I have come across a card where the socket inside the port was damaged. Some cards / plugs seem very tight and can be over forced resulting in a damaged socket. The plug should push in and then click at the very end. At worst you should be able to feel the last little connection as it locks in. The plugs can go in the socket upside down (they are not keyed), it is only the last little bit that makes the connection or not.

Other than that I would fully agree with DBA that the subnet manager would seem to be not running correctly / on the right port etc.

Usually the link will only come up (from polling to active) when a subnet manager is detected on the IB network. This is true, from what I have seen, even with a single node connected to a switch.

So would check;
Sockets: for internal damage.
Cables: for that last 'click' to indicate a good lock in the socket.
Subnet Manager: To confirm it is on the right port.

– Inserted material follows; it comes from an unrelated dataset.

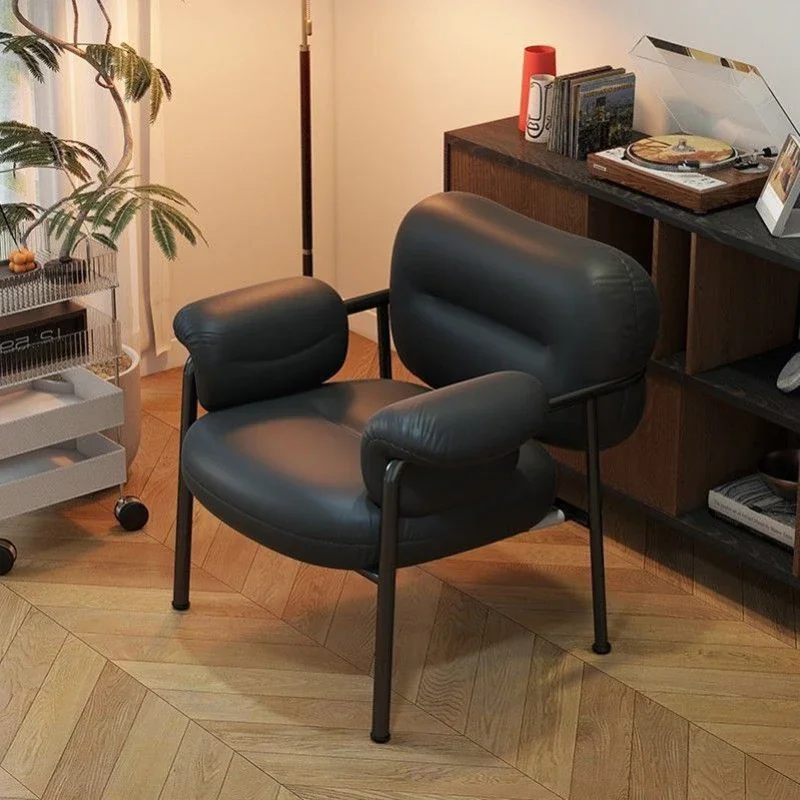 

m Accent Balcony Single Chairs Small Space Nordic Simple Chairs Lazy Luxury Para Home Furniture m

From memory there are commands like ibdiagnet etc that you can use to give info ont eh state of the adapters and connection. Have a search on the OFA or Mellanox sites. Windows has them as well as Linux. In Win 7 they are run from a CMD prompt, not sure about Win8 though.

RB
 

Oni.kage

New Member
Nov 8, 2013
9
0
1
Boston, MA
My first hypothesis is that the subnet manager isn't really running, or is bound to the wrong port. Try using the other port on the Linux box, and then, if that doesn't work, try running the subnet manager on the Windows box instead. The subnet manager is installed on Windows as a service by default and just needs to be started.
Thanks dba.

I'm pretty confident that the subnet manager is running properly on the server:

root@ubuntu:~# cat /etc/default/opensm | grep PORTS
PORTS="0x0002c903004aa20f"
root@ubuntu:~# service opensmd start
Already started
root@ubuntu:~# ibstat
CA 'mlx4_0'
CA type: MT26428
Number of ports: 1
Firmware version: 2.9.1000
Hardware version: b0
Node GUID: 0x0002c903004aa20e
System image GUID: 0x0002c903004aa211
Port 1:
State: Down
Physical state: Polling
Rate: 10
Base lid: 0
LMC: 0
SM lid: 0
Capability mask: 0x0251086a
Port GUID: 0x0002c903004aa20f
Link layer: InfiniBand
root@ubuntu:~#

Starting it on the Windows side gives me the same results. State stays down and openSM just repeats "SM port is down."
 

Oni.kage

New Member
Nov 8, 2013
9
0
1
Boston, MA
It was a bad cable after all. I sent it back and got a replacement; plugged it in and the link came right up.

So annoying, but, it works now. :)